Bloomberg was of the view that the tweet had speculated she would soon become the telecommunications minister, which it said was against its social media policy as the tweet had broken news before it went onto the Bloomberg terminal.

That same month, the company issued Mkokeli a final written warning for the same offence.

He had again tweeted an article with the headline “ANC’s Pule Mabe accused of sexual harassment by his PA”. Mkokeli captioned it: “Thixo ka Fransman!”

This, the company said, was an opinion expressed by Mkokeli which was against its social media policy.

Commissioner L Shear, on behalf of the CCMA, said: “The social media policy is clear. It requires all journalists to be responsible for the content of all publications. It requires journalists, when in doubt, [to] ask questions and tweet later.”

He added: “With regard to the tweet concerning the minister of telecommunications, it is common cause that the tweet appeared before Ms Stella Ndabeni-Abrahams was appointed as a minister.

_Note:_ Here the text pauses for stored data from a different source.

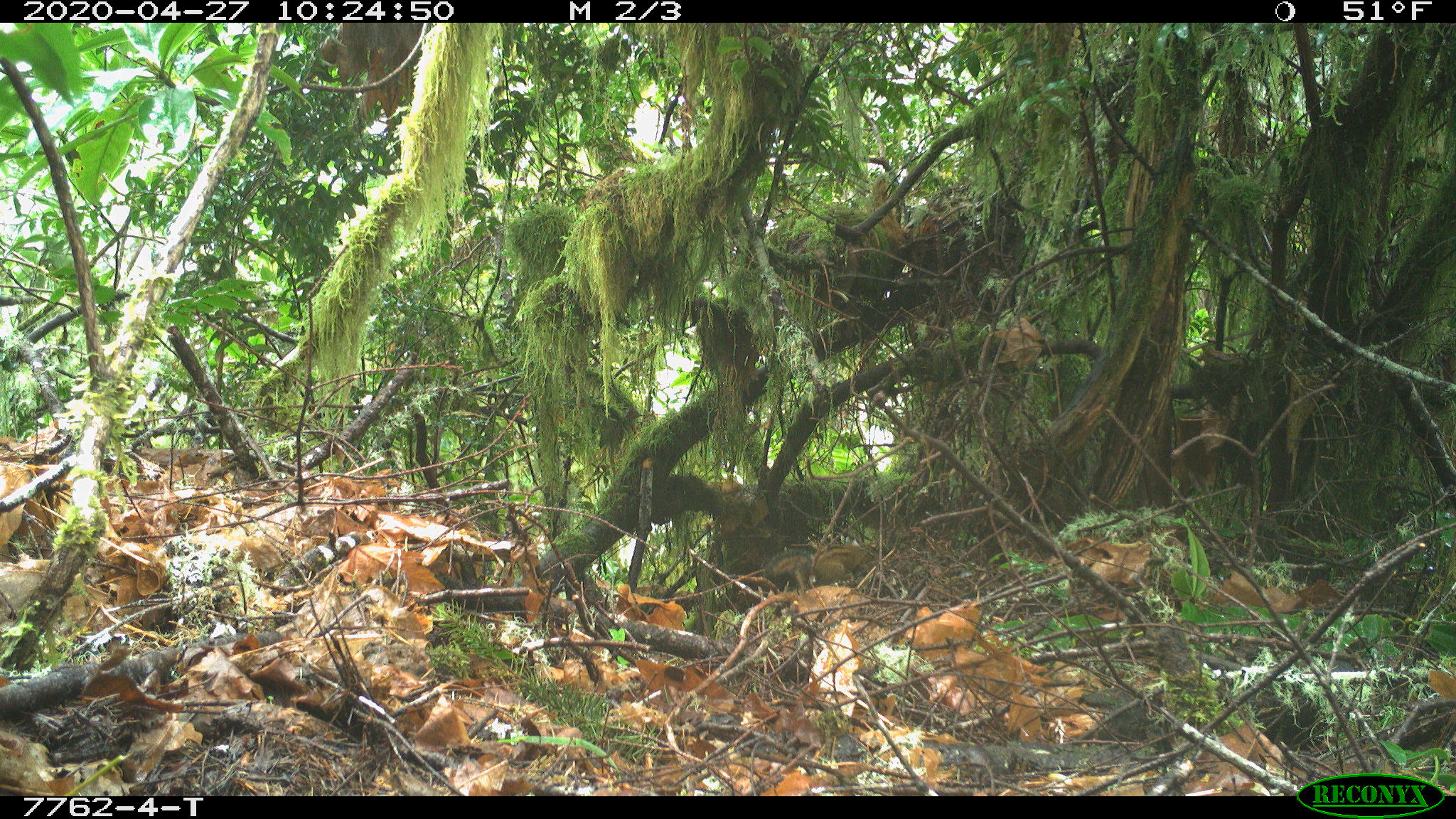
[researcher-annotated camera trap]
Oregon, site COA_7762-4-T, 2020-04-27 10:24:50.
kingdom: Animalia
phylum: Chordata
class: Mammalia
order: Rodentia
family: Sciuridae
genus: Neotamias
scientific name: Neotamias townsendii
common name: townsend's chipmunk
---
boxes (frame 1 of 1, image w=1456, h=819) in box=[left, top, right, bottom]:
townsend's chipmunk: box=[761, 532, 870, 586]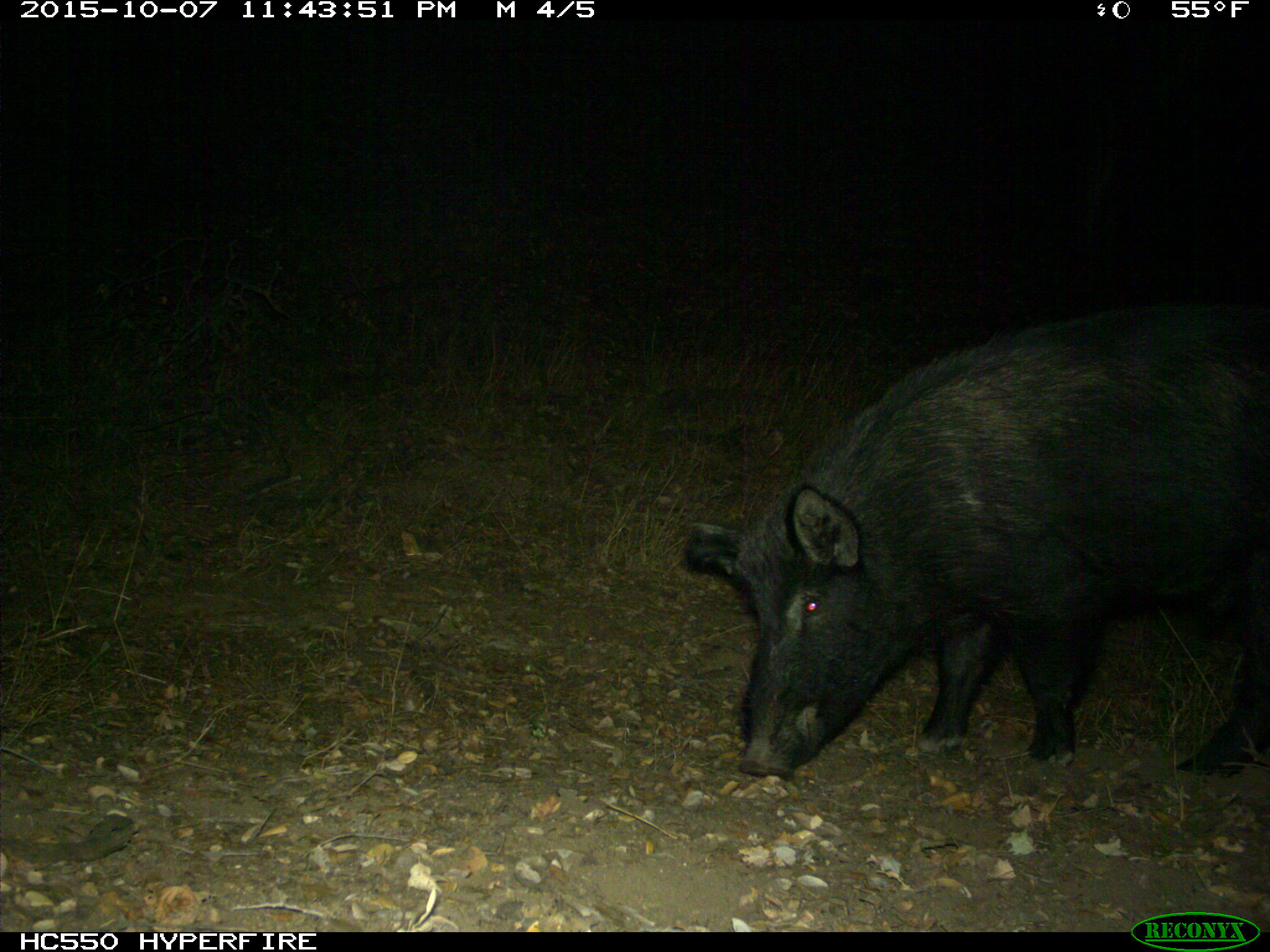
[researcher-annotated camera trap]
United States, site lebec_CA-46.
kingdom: Animalia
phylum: Chordata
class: Mammalia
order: Artiodactyla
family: Suidae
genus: Sus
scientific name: Sus scrofa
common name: wild boar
Sus scrofa (wild boar).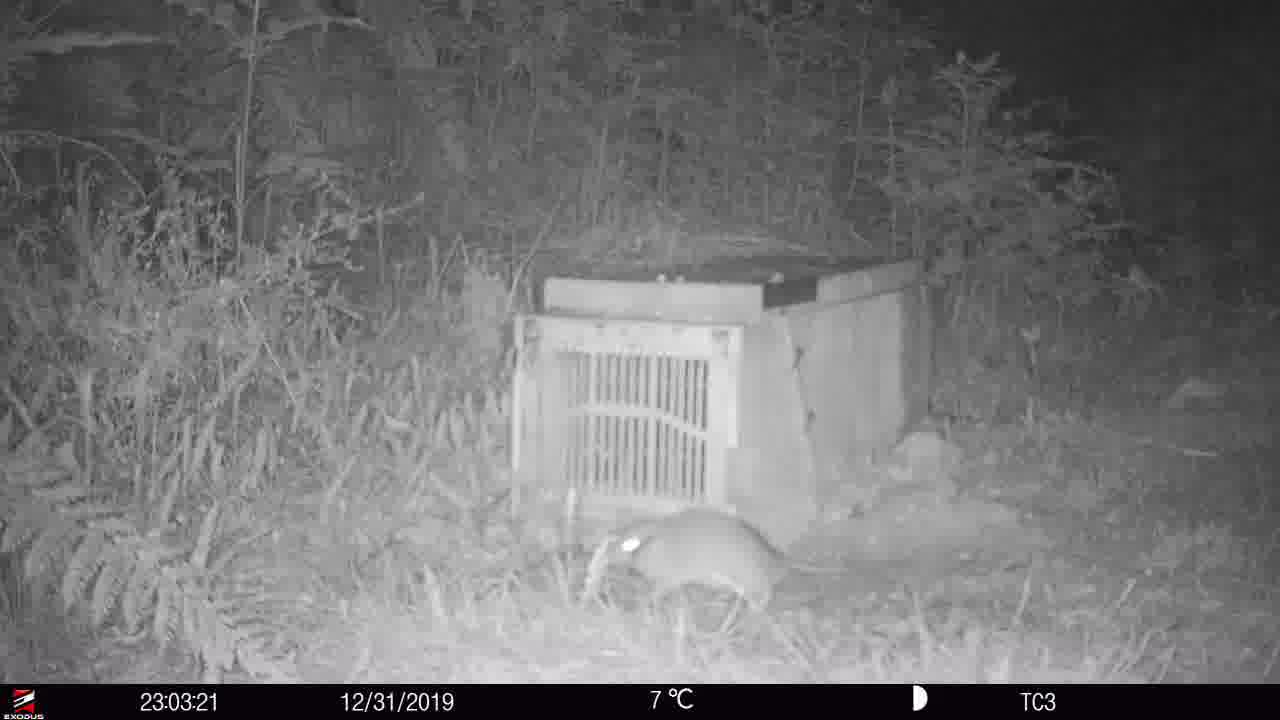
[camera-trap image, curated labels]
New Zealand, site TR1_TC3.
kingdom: Animalia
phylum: Chordata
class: Mammalia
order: Rodentia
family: Muridae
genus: Rattus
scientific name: Rattus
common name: rat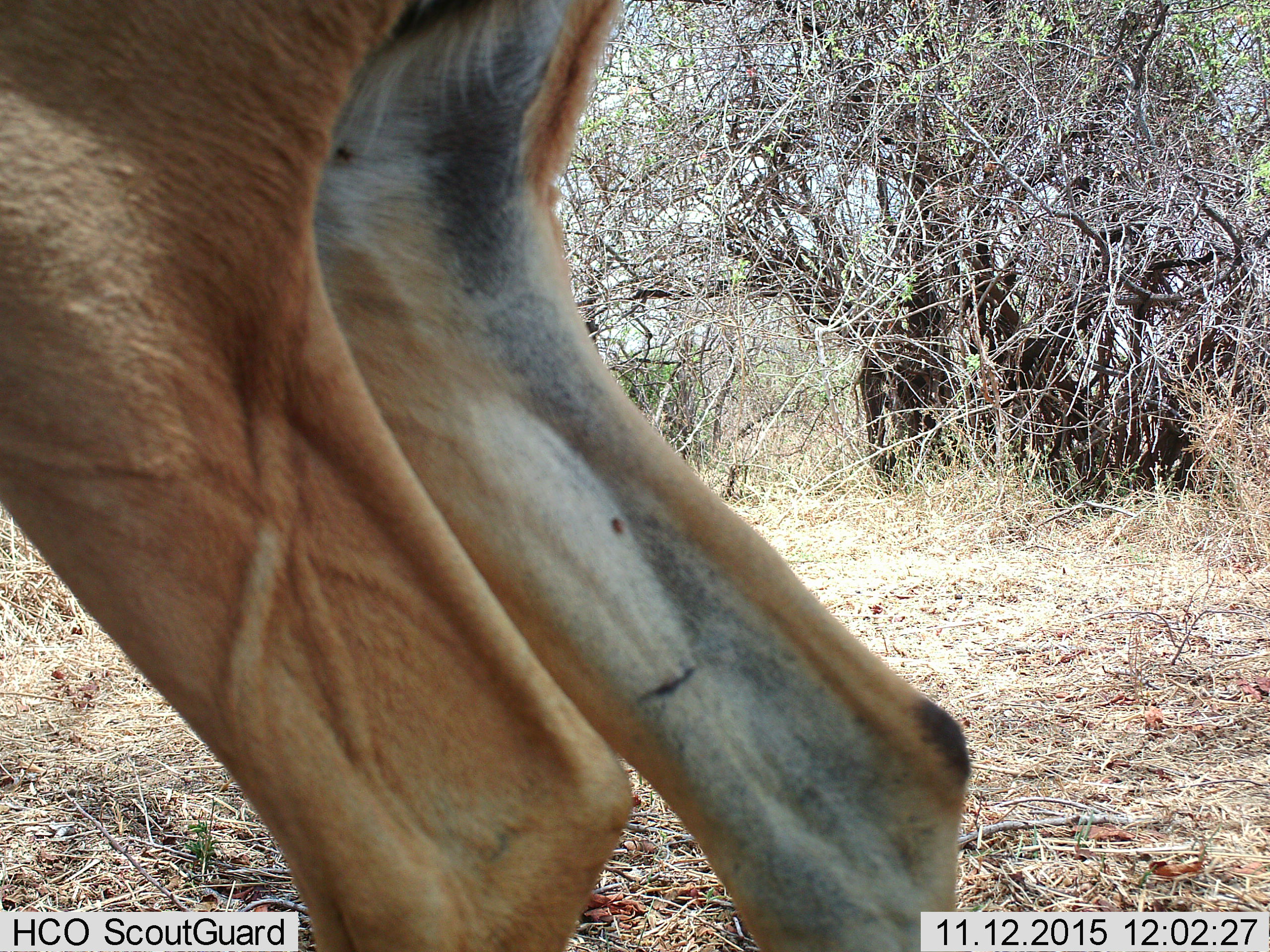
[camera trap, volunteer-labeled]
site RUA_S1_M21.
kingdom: Animalia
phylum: Chordata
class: Mammalia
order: Artiodactyla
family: Bovidae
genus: Aepyceros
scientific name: Aepyceros melampus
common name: impala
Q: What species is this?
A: Impala (Aepyceros melampus).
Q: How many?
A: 1.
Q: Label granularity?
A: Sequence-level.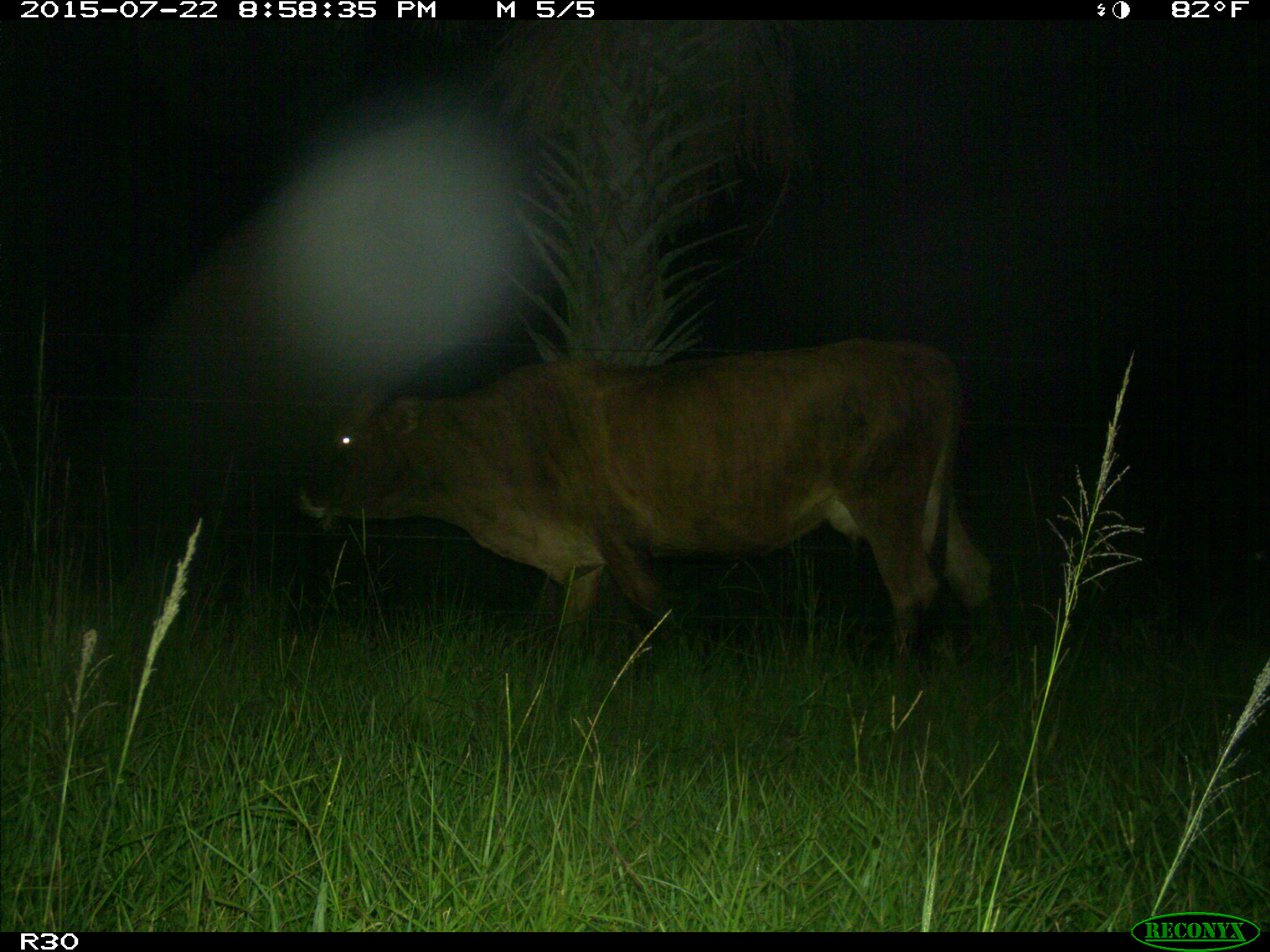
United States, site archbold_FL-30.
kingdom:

“This is a violation of the requirement that all news should break first on the Bloomberg terminal and not on social media. The applicant as a senior journalist should have been cautious in ensuring that this did not take place.”

The Mabe tweet, Shear said, in his view was also a breach of Bloomberg’s social media policy.

“Whether or not the applicant had an opinion regarding Mabe or [Marius] Fransman’s position in this regard, is irrelevant, the perception had been created through the tweet that there is or maybe [is] a relationship between the two…

“It is, therefore, my conclusion that the written warning and final written warning were fair and that the respondent [Bloomberg] did not commit an unfair labour practice in this regard.”

Speaking to News24, Mkokeli said this was a blow to media freedom.

“It’s a shocking outcome and a blow to media freedom, coming out eerily as we look back on Black Wednesday and the painful reminder of brutal apartheid censorship.”